Yann Gilliot, founder of GiLabs, described a three-layer production architecture in which AI systems only propose outputs — OCR, language models and extraction tools attach confidence scores to every proposal — while a deterministic business-rules layer of tested .NET code validates each proposal and a human decides on low-confidence or rule-violating cases. Gilliot said the document pipeline he delivered in an industrial context holds up because AI mistakes are structurally blocked before reaching a production database, and argued the key production question is what happens when the AI gets it wrong.

by read2 min views1 publishedOct 2, 2026

TL;DR

AI in production does not decide. It proposes, to a system that has the right to say no. Every AI system I have put into production shares this same three-layer pattern.

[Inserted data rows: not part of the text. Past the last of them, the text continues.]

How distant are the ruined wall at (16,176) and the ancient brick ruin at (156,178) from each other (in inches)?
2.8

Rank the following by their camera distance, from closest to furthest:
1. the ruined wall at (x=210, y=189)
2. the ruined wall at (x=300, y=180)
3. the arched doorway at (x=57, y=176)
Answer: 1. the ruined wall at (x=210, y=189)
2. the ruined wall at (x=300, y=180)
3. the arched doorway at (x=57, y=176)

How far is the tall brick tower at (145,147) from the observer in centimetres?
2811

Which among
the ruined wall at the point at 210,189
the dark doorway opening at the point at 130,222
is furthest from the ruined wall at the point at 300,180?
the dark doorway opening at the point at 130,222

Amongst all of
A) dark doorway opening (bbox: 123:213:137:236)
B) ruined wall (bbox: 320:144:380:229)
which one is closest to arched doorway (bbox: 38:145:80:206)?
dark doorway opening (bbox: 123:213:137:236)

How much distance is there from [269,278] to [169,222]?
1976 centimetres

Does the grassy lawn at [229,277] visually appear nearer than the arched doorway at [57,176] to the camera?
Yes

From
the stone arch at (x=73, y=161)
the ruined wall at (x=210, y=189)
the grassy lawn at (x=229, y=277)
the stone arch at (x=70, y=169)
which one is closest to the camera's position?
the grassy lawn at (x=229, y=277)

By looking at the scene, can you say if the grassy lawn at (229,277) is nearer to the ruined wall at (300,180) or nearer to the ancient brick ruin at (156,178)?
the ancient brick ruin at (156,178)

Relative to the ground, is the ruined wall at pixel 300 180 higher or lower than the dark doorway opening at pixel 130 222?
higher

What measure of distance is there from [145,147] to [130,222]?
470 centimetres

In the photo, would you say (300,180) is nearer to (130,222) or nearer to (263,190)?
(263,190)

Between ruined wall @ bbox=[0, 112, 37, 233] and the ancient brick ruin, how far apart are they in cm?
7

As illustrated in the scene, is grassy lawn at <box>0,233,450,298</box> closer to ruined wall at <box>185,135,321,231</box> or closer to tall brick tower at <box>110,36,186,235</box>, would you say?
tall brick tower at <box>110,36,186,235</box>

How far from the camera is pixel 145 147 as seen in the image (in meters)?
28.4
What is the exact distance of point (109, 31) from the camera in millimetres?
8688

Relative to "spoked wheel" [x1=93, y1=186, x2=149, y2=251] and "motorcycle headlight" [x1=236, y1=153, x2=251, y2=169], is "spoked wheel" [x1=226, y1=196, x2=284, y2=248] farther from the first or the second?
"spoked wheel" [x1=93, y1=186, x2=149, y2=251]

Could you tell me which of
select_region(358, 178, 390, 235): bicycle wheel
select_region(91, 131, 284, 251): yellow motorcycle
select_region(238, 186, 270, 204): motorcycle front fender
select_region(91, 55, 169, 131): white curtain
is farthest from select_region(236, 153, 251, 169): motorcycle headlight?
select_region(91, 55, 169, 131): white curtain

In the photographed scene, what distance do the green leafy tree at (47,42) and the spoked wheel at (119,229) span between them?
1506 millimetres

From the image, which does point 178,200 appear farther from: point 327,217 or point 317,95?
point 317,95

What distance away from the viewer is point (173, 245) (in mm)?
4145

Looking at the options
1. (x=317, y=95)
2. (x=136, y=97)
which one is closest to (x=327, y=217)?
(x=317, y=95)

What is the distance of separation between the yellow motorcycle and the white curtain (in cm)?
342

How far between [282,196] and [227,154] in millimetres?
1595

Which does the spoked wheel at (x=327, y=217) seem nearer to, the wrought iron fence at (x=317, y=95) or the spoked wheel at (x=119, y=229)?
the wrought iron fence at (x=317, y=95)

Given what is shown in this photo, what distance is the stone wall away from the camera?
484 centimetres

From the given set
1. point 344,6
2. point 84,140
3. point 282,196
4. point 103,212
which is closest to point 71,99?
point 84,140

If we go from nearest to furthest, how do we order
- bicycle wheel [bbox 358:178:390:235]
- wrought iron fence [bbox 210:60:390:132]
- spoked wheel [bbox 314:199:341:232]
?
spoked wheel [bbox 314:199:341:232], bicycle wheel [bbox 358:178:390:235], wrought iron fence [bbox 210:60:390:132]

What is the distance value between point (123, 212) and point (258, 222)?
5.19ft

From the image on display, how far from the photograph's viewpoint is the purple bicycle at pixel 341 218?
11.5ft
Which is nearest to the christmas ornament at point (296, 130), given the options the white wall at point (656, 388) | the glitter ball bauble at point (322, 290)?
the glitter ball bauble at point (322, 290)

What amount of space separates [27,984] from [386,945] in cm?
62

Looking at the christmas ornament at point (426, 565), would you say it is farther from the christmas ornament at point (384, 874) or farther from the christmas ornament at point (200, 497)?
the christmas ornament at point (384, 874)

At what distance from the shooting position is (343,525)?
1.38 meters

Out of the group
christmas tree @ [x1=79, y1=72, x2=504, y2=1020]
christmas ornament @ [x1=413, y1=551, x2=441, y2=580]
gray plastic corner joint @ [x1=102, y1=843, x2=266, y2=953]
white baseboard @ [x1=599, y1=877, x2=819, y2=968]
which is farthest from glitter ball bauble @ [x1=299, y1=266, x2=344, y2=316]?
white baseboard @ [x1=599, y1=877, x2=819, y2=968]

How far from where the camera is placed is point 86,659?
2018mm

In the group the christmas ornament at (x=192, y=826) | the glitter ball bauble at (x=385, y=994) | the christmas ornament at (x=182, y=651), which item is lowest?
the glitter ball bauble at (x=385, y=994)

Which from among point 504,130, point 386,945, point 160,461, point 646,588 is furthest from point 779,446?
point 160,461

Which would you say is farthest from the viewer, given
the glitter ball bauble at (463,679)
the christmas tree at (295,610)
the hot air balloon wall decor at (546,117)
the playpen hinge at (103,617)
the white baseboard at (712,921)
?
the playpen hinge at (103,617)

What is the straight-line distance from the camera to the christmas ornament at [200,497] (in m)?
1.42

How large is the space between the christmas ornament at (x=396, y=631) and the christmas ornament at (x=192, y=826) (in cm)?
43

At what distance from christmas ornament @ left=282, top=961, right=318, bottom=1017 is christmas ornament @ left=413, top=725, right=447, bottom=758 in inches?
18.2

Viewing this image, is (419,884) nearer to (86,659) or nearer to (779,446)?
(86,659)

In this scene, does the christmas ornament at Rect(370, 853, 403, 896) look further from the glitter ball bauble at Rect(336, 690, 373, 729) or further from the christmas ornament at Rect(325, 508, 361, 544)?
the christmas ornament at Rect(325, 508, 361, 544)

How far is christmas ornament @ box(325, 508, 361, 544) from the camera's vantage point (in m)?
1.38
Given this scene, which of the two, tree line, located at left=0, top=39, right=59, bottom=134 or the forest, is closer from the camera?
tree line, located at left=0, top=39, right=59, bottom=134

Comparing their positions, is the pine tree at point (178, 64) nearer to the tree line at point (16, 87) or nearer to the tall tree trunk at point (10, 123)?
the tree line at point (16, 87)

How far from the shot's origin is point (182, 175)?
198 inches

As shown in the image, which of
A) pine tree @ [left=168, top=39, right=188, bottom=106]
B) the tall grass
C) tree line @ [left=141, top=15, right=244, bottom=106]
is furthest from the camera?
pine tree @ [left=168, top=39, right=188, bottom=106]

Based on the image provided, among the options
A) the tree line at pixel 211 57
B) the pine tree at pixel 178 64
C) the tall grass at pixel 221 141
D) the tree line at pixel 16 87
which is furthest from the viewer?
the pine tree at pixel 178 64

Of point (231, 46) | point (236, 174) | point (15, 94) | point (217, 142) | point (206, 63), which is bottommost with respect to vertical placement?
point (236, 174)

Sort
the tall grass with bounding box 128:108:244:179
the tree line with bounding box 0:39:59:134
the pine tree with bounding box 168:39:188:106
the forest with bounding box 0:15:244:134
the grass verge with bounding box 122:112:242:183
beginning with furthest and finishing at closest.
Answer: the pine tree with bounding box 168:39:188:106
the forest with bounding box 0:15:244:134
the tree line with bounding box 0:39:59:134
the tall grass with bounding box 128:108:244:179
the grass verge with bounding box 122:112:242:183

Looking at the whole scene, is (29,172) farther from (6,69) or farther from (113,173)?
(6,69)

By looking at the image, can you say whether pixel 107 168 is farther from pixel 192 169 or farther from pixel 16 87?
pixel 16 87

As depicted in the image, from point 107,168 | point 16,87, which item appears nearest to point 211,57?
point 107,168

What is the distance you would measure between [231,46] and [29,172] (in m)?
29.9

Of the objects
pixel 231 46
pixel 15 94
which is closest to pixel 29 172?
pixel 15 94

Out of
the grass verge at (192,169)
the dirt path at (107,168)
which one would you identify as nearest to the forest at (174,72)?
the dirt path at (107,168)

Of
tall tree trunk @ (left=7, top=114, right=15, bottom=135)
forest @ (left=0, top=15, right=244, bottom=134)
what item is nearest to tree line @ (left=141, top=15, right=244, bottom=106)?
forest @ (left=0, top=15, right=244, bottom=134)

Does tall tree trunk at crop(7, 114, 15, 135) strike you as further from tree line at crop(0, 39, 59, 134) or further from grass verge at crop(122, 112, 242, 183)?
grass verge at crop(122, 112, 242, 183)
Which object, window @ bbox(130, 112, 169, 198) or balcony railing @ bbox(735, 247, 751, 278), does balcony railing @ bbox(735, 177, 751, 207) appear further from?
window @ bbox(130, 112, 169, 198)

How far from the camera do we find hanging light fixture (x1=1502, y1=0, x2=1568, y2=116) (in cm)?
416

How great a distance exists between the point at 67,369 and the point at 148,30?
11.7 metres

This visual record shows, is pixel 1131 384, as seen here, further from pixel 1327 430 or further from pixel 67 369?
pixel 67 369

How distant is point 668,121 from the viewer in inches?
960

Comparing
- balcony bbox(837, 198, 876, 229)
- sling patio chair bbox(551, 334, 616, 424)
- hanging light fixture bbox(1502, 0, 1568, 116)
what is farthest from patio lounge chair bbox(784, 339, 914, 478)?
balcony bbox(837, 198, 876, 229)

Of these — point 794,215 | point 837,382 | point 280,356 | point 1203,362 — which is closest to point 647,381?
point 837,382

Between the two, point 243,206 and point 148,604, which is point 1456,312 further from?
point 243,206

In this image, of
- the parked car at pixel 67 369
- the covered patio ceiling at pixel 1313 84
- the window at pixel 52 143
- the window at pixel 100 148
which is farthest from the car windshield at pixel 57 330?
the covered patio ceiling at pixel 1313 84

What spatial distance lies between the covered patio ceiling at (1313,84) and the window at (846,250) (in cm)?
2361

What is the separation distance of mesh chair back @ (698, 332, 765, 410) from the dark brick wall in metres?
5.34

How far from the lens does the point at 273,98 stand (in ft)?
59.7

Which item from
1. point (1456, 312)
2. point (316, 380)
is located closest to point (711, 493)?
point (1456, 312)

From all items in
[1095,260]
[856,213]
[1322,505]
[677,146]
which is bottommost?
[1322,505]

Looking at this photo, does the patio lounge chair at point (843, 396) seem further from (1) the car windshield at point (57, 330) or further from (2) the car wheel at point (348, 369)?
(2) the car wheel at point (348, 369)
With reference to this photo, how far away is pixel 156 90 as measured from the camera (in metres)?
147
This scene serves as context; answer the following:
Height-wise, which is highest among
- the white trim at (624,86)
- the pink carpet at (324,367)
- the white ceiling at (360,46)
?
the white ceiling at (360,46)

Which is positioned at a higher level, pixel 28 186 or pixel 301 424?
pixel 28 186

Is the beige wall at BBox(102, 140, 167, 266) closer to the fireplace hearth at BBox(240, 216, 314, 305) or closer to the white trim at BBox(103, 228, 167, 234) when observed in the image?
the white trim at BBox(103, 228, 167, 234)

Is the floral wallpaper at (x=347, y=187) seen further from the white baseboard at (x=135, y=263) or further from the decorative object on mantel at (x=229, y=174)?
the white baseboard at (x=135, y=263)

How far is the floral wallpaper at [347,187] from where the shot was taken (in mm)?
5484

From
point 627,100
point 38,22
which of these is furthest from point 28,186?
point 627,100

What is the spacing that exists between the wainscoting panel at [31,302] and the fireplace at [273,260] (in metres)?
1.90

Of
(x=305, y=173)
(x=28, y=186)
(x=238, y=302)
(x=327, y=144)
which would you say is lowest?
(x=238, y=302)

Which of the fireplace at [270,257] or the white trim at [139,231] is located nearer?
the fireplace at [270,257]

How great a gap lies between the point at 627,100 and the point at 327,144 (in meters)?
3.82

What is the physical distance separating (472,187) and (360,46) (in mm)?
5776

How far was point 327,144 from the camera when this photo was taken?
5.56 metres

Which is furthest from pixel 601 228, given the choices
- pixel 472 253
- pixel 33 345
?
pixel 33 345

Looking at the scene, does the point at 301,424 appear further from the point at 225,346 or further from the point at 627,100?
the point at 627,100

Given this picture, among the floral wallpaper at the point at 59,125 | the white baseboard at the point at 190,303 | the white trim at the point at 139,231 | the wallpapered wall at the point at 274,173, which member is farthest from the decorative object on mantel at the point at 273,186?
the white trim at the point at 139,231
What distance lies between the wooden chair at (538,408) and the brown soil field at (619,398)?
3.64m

AI proposes. OCR, a language model, extraction: it reads the document or the input data, detects, extracts, and attaches a confidence score to every proposal it makes. It never writes directly to the database.

Business rules validate. A deterministic layer, made of ordinary code, testable and auditable, checks every proposal the AI makes: expected formats, consistency against existing reference data, business thresholds. What passes these checks gets accepted. What fails is blocked before it reaches the system.

A human decides. A confidence score that is too low, a business rule that gets violated, a case never seen before: the proposal goes into a validation queue, and a person decides. Every human decision is stored and fed back into the system, which improves with use this way, without heavy model retraining.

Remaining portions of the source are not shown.